### SOURCE DATA

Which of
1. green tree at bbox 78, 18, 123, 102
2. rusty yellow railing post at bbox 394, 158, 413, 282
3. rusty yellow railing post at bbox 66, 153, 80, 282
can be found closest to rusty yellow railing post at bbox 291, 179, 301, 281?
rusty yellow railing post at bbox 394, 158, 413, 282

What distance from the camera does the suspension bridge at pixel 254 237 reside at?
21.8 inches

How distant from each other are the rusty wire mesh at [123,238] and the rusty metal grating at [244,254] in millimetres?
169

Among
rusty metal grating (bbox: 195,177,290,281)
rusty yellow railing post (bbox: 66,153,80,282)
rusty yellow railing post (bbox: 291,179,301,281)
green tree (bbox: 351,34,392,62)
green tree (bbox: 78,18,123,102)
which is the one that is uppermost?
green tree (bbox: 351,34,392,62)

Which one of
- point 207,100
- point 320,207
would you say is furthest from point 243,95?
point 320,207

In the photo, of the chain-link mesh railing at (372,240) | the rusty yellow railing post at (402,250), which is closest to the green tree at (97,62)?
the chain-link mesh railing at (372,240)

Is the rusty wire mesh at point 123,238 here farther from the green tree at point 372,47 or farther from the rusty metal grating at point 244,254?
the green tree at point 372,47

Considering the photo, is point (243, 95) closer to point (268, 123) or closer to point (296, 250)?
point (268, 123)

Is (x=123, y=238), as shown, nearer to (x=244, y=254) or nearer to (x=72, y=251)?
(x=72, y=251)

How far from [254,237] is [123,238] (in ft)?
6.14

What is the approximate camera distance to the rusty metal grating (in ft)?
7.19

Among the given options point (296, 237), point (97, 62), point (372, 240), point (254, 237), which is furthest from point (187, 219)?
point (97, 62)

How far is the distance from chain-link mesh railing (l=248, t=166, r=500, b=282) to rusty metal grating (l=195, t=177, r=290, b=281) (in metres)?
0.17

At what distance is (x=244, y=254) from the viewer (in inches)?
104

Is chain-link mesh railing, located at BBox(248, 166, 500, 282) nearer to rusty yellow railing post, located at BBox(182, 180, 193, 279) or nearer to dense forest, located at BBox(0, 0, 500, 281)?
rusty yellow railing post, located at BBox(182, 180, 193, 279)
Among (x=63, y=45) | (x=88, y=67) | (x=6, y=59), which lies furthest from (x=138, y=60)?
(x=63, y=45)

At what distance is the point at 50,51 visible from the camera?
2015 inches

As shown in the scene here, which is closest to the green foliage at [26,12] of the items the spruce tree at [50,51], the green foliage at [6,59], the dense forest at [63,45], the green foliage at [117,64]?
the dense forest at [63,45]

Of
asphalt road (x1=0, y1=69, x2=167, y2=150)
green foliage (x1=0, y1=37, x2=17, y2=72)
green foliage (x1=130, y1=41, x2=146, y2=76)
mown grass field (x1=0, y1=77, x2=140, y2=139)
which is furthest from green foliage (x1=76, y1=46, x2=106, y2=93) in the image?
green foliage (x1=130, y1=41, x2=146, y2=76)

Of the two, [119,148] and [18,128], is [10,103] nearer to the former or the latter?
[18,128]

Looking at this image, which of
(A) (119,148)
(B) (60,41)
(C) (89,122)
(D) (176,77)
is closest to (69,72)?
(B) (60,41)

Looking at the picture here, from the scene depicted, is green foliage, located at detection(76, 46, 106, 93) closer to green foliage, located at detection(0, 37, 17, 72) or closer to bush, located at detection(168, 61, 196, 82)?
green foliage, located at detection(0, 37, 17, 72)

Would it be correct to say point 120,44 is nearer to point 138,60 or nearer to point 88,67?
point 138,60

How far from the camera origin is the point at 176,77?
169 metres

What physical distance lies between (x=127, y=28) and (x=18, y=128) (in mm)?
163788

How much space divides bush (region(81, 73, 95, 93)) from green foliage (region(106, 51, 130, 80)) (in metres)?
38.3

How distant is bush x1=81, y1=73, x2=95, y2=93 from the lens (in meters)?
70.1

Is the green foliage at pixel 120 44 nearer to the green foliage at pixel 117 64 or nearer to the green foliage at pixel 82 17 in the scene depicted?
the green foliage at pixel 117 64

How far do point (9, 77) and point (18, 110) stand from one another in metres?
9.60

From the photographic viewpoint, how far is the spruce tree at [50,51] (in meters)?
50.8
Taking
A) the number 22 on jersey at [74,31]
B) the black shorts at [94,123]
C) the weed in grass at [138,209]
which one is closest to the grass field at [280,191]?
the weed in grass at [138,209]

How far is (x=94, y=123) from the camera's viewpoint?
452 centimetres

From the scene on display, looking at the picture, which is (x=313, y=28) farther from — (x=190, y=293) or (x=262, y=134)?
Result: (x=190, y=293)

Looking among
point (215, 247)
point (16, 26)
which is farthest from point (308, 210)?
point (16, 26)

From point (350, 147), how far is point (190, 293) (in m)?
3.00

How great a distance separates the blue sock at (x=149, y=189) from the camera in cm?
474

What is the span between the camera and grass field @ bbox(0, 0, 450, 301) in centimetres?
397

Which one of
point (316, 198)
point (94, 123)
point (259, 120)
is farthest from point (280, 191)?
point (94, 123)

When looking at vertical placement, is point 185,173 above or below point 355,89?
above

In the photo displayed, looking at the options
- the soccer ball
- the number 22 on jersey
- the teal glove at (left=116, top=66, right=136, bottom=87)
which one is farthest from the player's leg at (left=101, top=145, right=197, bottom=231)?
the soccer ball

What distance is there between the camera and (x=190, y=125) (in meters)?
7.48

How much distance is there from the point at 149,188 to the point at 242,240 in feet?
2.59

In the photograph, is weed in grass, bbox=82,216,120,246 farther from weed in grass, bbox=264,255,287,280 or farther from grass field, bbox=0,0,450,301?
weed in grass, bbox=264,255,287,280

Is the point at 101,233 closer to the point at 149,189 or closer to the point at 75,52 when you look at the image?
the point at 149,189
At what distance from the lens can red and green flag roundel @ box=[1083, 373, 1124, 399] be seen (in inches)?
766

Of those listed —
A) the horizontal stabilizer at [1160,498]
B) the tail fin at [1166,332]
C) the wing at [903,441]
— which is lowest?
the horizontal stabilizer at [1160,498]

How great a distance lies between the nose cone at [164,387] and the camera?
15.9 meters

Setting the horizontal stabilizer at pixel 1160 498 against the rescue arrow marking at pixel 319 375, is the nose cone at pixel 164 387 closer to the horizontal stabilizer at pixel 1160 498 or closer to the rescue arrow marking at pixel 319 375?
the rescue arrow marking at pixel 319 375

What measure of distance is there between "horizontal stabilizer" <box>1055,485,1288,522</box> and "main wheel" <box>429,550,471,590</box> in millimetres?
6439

######

TASK PROMPT: Exactly reproduce every line of the data above.

THE SOLUTION:
Which of
1. green tree at bbox 78, 18, 123, 102
2. rusty yellow railing post at bbox 394, 158, 413, 282
3. rusty yellow railing post at bbox 66, 153, 80, 282
can be found closest to rusty yellow railing post at bbox 291, 179, 301, 281?
rusty yellow railing post at bbox 394, 158, 413, 282

What distance from the camera does the suspension bridge at pixel 254 237 reside at?
21.8 inches

How distant from each other are the rusty wire mesh at [123,238] and the rusty metal grating at [244,254] in millimetres?
169

Among
rusty metal grating (bbox: 195,177,290,281)
rusty yellow railing post (bbox: 66,153,80,282)
rusty yellow railing post (bbox: 291,179,301,281)
green tree (bbox: 351,34,392,62)
green tree (bbox: 78,18,123,102)
which is the one that is uppermost?
green tree (bbox: 351,34,392,62)

Which one of
- point 207,100
- point 320,207
would you say is furthest from point 243,95?
point 320,207

In the photo, of the chain-link mesh railing at (372,240) | the rusty yellow railing post at (402,250), which is closest to the green tree at (97,62)?
the chain-link mesh railing at (372,240)

Is the rusty wire mesh at point 123,238 here farther from the green tree at point 372,47 or farther from the rusty metal grating at point 244,254?
the green tree at point 372,47

Considering the photo, is point (243, 95) closer to point (268, 123) or closer to point (296, 250)?
point (268, 123)

Is (x=123, y=238), as shown, nearer to (x=244, y=254) or nearer to (x=72, y=251)?
(x=72, y=251)

How far from [254,237] is [123,238] (in ft)?
6.14

What is the approximate camera distance to the rusty metal grating (in ft)?
7.19

Among the given options point (296, 237), point (97, 62), point (372, 240), point (254, 237), which is furthest from point (187, 219)?
point (97, 62)

How far is the distance from chain-link mesh railing (l=248, t=166, r=500, b=282) to rusty metal grating (l=195, t=177, r=290, b=281) (in metres)?
0.17

At what distance is (x=244, y=254) from the viewer (in inches)?
104

Is chain-link mesh railing, located at BBox(248, 166, 500, 282) nearer to rusty yellow railing post, located at BBox(182, 180, 193, 279) or nearer to dense forest, located at BBox(0, 0, 500, 281)?
rusty yellow railing post, located at BBox(182, 180, 193, 279)
Among (x=63, y=45) | (x=88, y=67) | (x=6, y=59), which lies furthest from (x=138, y=60)?
(x=63, y=45)

At what distance is the point at 50,51 visible from the camera?
2015 inches

As shown in the scene here, which is closest to the green foliage at [26,12] of the items the spruce tree at [50,51], the green foliage at [6,59], the dense forest at [63,45], the green foliage at [117,64]?
the dense forest at [63,45]

Of
asphalt road (x1=0, y1=69, x2=167, y2=150)
green foliage (x1=0, y1=37, x2=17, y2=72)
green foliage (x1=130, y1=41, x2=146, y2=76)
mown grass field (x1=0, y1=77, x2=140, y2=139)
which is furthest from green foliage (x1=76, y1=46, x2=106, y2=93) in the image?
green foliage (x1=130, y1=41, x2=146, y2=76)

Of the two, [119,148] and [18,128], is [10,103] nearer to the former or the latter?
[18,128]

Looking at this image, which of
(A) (119,148)
(B) (60,41)
(C) (89,122)
(D) (176,77)
is closest to (69,72)?
(B) (60,41)

Looking at the picture here, from the scene depicted, is green foliage, located at detection(76, 46, 106, 93) closer to green foliage, located at detection(0, 37, 17, 72) or closer to bush, located at detection(168, 61, 196, 82)?
green foliage, located at detection(0, 37, 17, 72)

Would it be correct to say point 120,44 is nearer to point 138,60 or nearer to point 88,67?
point 138,60

How far from the camera origin is the point at 176,77?
169 metres

What physical distance lies between (x=127, y=28) and (x=18, y=128) (in mm)?
163788

How much space divides bush (region(81, 73, 95, 93)) from green foliage (region(106, 51, 130, 80)) (in metres)?
38.3

How distant is bush x1=81, y1=73, x2=95, y2=93 from the lens (in meters)?
70.1

Is the green foliage at pixel 120 44 nearer to the green foliage at pixel 117 64 or nearer to the green foliage at pixel 82 17 in the scene depicted?
the green foliage at pixel 117 64

How far do point (9, 77) and point (18, 110) stand from one another in metres?
9.60

From the photographic viewpoint, how far is the spruce tree at [50,51] (in meters)?
50.8
Taking
A) the number 22 on jersey at [74,31]
B) the black shorts at [94,123]
C) the weed in grass at [138,209]
which one is closest to the grass field at [280,191]?
the weed in grass at [138,209]

How far is (x=94, y=123) from the camera's viewpoint?
452 centimetres

From the scene on display, looking at the picture, which is (x=313, y=28) farther from — (x=190, y=293) or (x=262, y=134)?
Result: (x=190, y=293)

Looking among
point (215, 247)
point (16, 26)
which is farthest from point (308, 210)?
point (16, 26)

From point (350, 147), how far is point (190, 293) (in m)?
3.00

How great a distance separates the blue sock at (x=149, y=189) from the camera in cm?
474

What is the span between the camera and grass field @ bbox(0, 0, 450, 301) in centimetres?
397

Which one of
point (316, 198)
point (94, 123)
point (259, 120)
is farthest from point (280, 191)?
point (94, 123)

When looking at vertical placement, is point 185,173 above or below point 355,89?
above

In the photo displayed, looking at the options
- the soccer ball
- the number 22 on jersey
- the teal glove at (left=116, top=66, right=136, bottom=87)
which one is farthest from the player's leg at (left=101, top=145, right=197, bottom=231)?
the soccer ball

What distance is there between the camera and (x=190, y=125) (in meters)?
7.48

How much distance is there from the point at 149,188 to the point at 242,240 in feet?
2.59

In the photograph, is weed in grass, bbox=82,216,120,246 farther from weed in grass, bbox=264,255,287,280 or farther from grass field, bbox=0,0,450,301?
weed in grass, bbox=264,255,287,280

Is the point at 101,233 closer to the point at 149,189 or closer to the point at 75,52 when you look at the image?
the point at 149,189
At what distance from the lens can red and green flag roundel @ box=[1083, 373, 1124, 399] be seen (in inches)?
766

Of those listed —
A) the horizontal stabilizer at [1160,498]
B) the tail fin at [1166,332]
C) the wing at [903,441]
— which is lowest?
the horizontal stabilizer at [1160,498]

How great a distance lies between the nose cone at [164,387] and the camera?
15.9 meters

Setting the horizontal stabilizer at pixel 1160 498 against the rescue arrow marking at pixel 319 375, is the nose cone at pixel 164 387 closer to the horizontal stabilizer at pixel 1160 498 or closer to the rescue arrow marking at pixel 319 375?
the rescue arrow marking at pixel 319 375

What measure of distance is there between "horizontal stabilizer" <box>1055,485,1288,522</box> and "main wheel" <box>429,550,471,590</box> in millimetres?
6439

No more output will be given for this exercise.